To the Lighthouse and Ubik were two other novels I read last year that I’ll never forget. In their own radical — and radically different — ways, they both reconfigured how I see the world. But I’m a firm believer in the objectivity of subjectivity, in picking winners, aesthetic contests, ranking works of art. I had to go with The Anatomy Lesson, for reasons above. Condolences to the ghosts of Mrs. Woolf and Mr. Dick.
Of stuff published last year, the New York Review Daily put out my favorite short piece of writing, Alma Guillermoprieto’s obituary for Javier Valdez, Mexico: A Voice Against the Darkness. “Yet another journalist has been murdered in Mexico,” it begins, “It was the usual pattern…”

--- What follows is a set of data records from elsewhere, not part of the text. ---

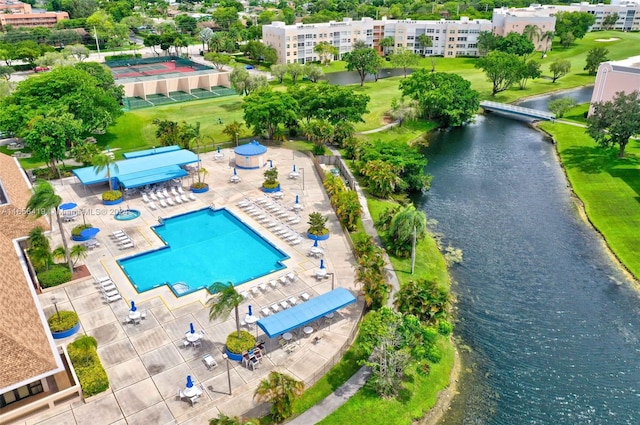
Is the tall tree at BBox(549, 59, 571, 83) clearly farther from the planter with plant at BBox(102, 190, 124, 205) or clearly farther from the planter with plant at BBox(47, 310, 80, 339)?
the planter with plant at BBox(47, 310, 80, 339)

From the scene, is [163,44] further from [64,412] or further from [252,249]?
[64,412]

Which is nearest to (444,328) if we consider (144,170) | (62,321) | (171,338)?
(171,338)

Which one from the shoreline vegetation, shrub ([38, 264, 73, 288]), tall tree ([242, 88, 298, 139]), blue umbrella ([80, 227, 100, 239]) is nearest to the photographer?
the shoreline vegetation

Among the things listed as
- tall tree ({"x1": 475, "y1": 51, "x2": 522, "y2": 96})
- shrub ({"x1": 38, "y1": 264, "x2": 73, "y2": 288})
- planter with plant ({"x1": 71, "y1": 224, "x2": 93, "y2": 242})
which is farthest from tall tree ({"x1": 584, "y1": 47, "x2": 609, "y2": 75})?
shrub ({"x1": 38, "y1": 264, "x2": 73, "y2": 288})

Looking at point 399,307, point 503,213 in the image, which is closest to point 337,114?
point 503,213

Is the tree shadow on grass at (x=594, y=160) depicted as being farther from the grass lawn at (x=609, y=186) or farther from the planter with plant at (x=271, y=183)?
the planter with plant at (x=271, y=183)

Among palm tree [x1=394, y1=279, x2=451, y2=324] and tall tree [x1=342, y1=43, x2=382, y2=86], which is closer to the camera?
palm tree [x1=394, y1=279, x2=451, y2=324]

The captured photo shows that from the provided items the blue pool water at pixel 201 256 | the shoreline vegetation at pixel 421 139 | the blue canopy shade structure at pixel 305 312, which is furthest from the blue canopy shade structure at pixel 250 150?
the blue canopy shade structure at pixel 305 312
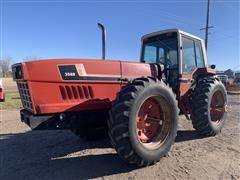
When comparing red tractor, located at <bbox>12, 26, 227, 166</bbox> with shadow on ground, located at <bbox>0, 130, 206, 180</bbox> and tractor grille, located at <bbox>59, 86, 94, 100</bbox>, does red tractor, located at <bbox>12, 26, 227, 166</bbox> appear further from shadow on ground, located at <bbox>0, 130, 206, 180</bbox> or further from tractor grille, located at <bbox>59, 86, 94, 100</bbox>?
shadow on ground, located at <bbox>0, 130, 206, 180</bbox>

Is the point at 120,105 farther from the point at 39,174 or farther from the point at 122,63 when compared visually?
the point at 39,174

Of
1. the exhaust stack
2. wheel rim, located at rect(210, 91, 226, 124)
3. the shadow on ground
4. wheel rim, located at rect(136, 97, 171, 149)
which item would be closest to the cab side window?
wheel rim, located at rect(210, 91, 226, 124)

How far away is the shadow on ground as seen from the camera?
4.55m

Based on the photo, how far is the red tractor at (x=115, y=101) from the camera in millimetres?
4480

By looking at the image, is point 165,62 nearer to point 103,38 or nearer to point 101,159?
point 103,38

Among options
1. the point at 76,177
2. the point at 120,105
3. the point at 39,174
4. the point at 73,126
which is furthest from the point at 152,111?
the point at 39,174

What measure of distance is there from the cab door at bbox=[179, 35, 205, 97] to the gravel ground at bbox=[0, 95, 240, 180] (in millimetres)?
1244

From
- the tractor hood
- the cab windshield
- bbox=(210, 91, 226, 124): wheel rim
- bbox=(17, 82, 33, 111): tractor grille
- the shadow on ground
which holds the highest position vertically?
the cab windshield

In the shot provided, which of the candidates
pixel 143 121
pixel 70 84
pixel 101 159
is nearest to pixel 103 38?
pixel 70 84

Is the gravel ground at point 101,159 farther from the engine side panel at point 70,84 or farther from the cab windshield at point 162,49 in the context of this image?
the cab windshield at point 162,49

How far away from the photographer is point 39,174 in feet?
14.8

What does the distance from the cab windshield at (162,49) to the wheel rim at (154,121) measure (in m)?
1.80

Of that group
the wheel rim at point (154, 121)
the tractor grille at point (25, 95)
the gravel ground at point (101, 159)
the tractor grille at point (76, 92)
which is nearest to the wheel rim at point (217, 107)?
the gravel ground at point (101, 159)

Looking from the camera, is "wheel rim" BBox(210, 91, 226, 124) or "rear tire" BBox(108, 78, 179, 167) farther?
"wheel rim" BBox(210, 91, 226, 124)
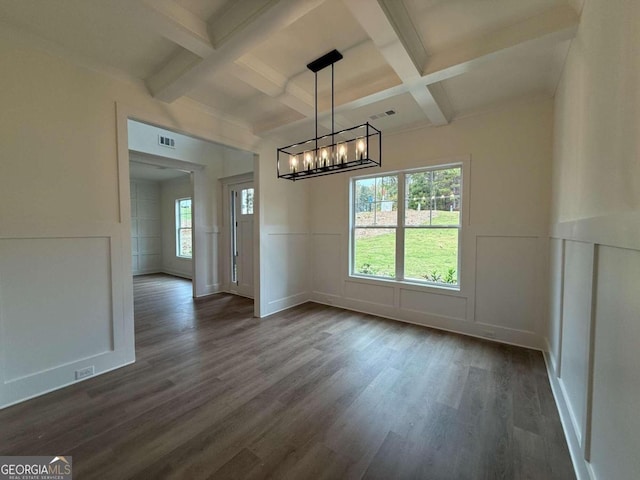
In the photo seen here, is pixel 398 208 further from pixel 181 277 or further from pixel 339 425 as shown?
pixel 181 277

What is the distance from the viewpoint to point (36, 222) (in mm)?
2150

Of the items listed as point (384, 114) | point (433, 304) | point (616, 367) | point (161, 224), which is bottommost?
point (433, 304)

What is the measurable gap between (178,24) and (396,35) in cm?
153

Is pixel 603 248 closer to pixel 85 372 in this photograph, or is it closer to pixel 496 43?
pixel 496 43

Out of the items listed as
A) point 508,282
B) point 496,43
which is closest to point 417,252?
point 508,282

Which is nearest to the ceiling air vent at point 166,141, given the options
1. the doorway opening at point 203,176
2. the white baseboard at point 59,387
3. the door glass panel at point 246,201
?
the doorway opening at point 203,176

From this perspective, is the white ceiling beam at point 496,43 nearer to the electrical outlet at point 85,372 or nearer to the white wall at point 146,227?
the electrical outlet at point 85,372

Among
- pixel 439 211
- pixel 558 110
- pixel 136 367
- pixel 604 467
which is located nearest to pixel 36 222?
pixel 136 367

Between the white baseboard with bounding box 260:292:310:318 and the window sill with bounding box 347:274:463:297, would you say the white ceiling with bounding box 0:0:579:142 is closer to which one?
the window sill with bounding box 347:274:463:297

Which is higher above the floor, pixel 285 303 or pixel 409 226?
pixel 409 226

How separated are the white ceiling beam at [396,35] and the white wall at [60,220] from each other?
242cm

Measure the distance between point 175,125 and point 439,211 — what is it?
3.58 m

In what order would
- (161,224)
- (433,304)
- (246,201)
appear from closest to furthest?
1. (433,304)
2. (246,201)
3. (161,224)

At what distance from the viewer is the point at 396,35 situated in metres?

In a few hundred words, Guillermoprieto pulls off a writerly maneuver that never fails to impress me, no matter how often I come across it, one I tend (thanks to a particular undergraduate course) to associate with Latin American writers — Borges, Cortazar, and Garcia Marquez — although I think Zadie Smith in her novels and the movie The Social Network pull it off, too: She says what’s going to happen up front, but when she reaches the end, still manages to make the foregone conclusion — in this case, Valdez’s murder —genuinely shocking. In this case, it restores some of the due horror to the banality of “yet another journalist” being killed. It also makes the reader feel something akin, I imagine, to what Guillermoprieto felt when she learned about the Valdez’s death for herself — the shock of the inevitable.